Data excerpts:
= = = = =

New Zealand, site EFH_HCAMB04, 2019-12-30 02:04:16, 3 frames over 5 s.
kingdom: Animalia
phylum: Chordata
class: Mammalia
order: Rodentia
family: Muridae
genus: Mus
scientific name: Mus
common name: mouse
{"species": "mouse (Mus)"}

= = = = =

Write all of the records out again exactly.

New Zealand, site EFH_HCAMB04, 2019-12-30 02:04:16, 3 frames over 5 s.
kingdom: Animalia
phylum: Chordata
class: Mammalia
order: Rodentia
family: Muridae
genus: Mus
scientific name: Mus
common name: mouse
{"species": "mouse (Mus)"}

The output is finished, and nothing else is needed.